Don’t forget to use your analytics solutions to understand the profiles of the visitors you are trying to engage. Remember, the goal with any test is to learn and drive an increase in performance. So if five browsers comprise 90+ percent of the traffic to your test page(s), then you are assured of attaining statistical significance. Similarly, you could target by most popular screen sizes or devices.

The point is to narrow your focus as much as possible to get maximum benefit without having to test every possible layout for each breakpoint on each device.

Consider Segmenting Tests by Breakpoint

Rather than test across all browsers and devices in a single test, you can exclude traffic based on device type or screen size to ensure you test within a consistent content view. This allows you to simplify your testing approach and test as you normally would for a simple fixed or fluid layout. It also allows you to avoid the complexities of recognising breakpoints and adjusting your testing behaviours, CSS and Javascript depending on the data you have for each visitor or user. This also allows you to plan more easily for future iterations of the responsive site.

Keep It Simple and Design for Each Breakpoint Layout

Complex layout changes made through client-side manipulations or transformations require a lot of development and quality assurance. To keep things simple, test content above anything else, such as your classic sort of testing: images, headlines, copy. Even with this simplified testing, there is a lot in play for responsive and adaptive sites.

  • Typography is not a one size fits all. For example, if we have a line of text in Arial font, size 10pt which is readable on a desktop, it won’t be readable on a phone. Therefore additional CSS rules are included to avail the text in dimensions best fit for the device.
  • Line lengths for paragraphs and texts are other factors to consider. The eye can handle a limited amount of letters and breaks. Ideally, in order to maintain readability, type should be optimised based on screen width. For desktop websites, 50 to 75 characters per line are considered ideal, but that drops to 35 to 50 characters per line on mobile devices.
  • Images like thumbnails tend to get enlarged when viewed through smaller devices.

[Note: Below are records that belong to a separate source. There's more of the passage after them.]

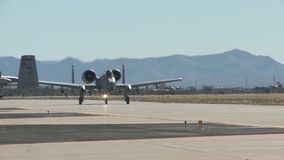 TUCSON USA, JANUARY 2016, US Air Force Two A-10 Thunderbolt Aircraft Roll Along Airfield stock video footage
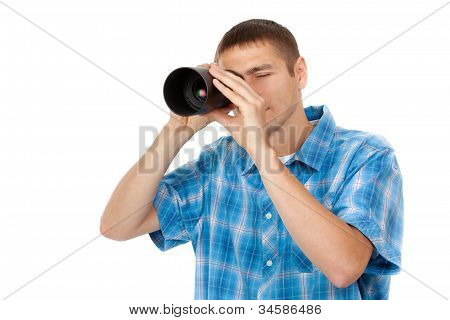 Handsome Young Man Holding Camera Lens Like It Was Spyglass On White Background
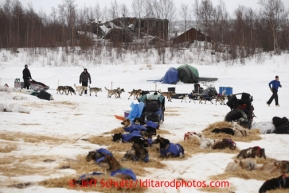 Allen Moore leaves on the Iditarod River with delapidated buildings of the ghost town of Iditarod in the background on Friday March 8, 2013.Iditarod Sled Dog Race 2013Photo by Jeff Schultz copyright 2013 DO NOT REPRODUCE WITHOUT PERMISSION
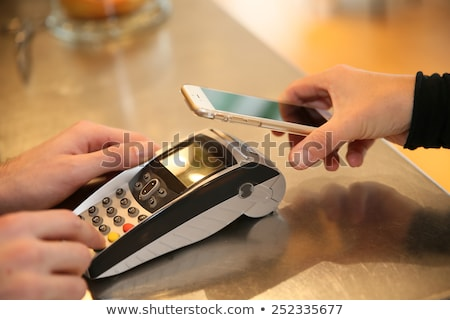 Mobile payment and electronic banking, hand with smartphone Stock photo © stevanovicigor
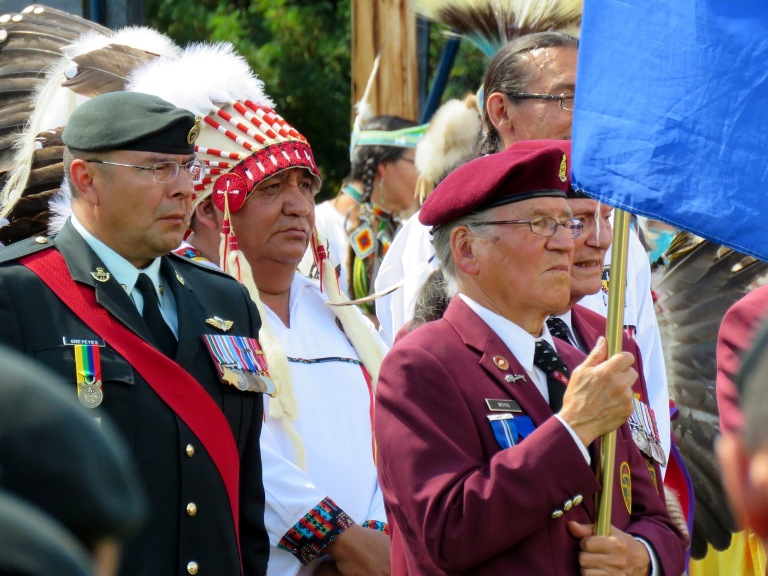 Veterans and Elders Jerry Wood and John McDonald, followed by Canadian Army Master Warrant Officer Grant Greyeyes and Treaty 8 Grand Chief Steve Courtoreille participate in the Grand Entry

Create assets of adequate dimensions prior to conducting further tests.
  • Elements/Modules/Features need to be weighed against value to the visitors. Devices like tablets and smartphones can host limited content, unlike a website. In fact, such elements tend to be hidden or collapsed through basic CSS rules. That helps in reducing clutter and cognitive overload.
  • Positioning alters in responsive design. Typical examples include repositioning of sidebars and buttons.
  • Spacing between modules and elements provides a sense of ease to the user. Cluttered content tends to lead users into doubt and confusion as content won’t be easily comprehended. In smaller devices, white spacing plays an essential role, especially in accessibility. For example, users with big thumbs require content which is easily touched by their fingertips.

Reduce Complexity, But Do Not Reduce Optimisation

As I indicated earlier, the difficulties of optimising responsive and adaptive content often lead to reduced testing in general. However, it is complexity introduced into the layouts that actually suggests organisations should test more, not less. You can mitigate the time and effort by making an inventory of the breakpoints for dynamic elements, testing only the content that is necessary to help you achieve your goals, and reducing the scope of testing through segmentation by device type and screen size. Above all, you should be committed to ensuring the best experience possible by optimising repeatedly and often.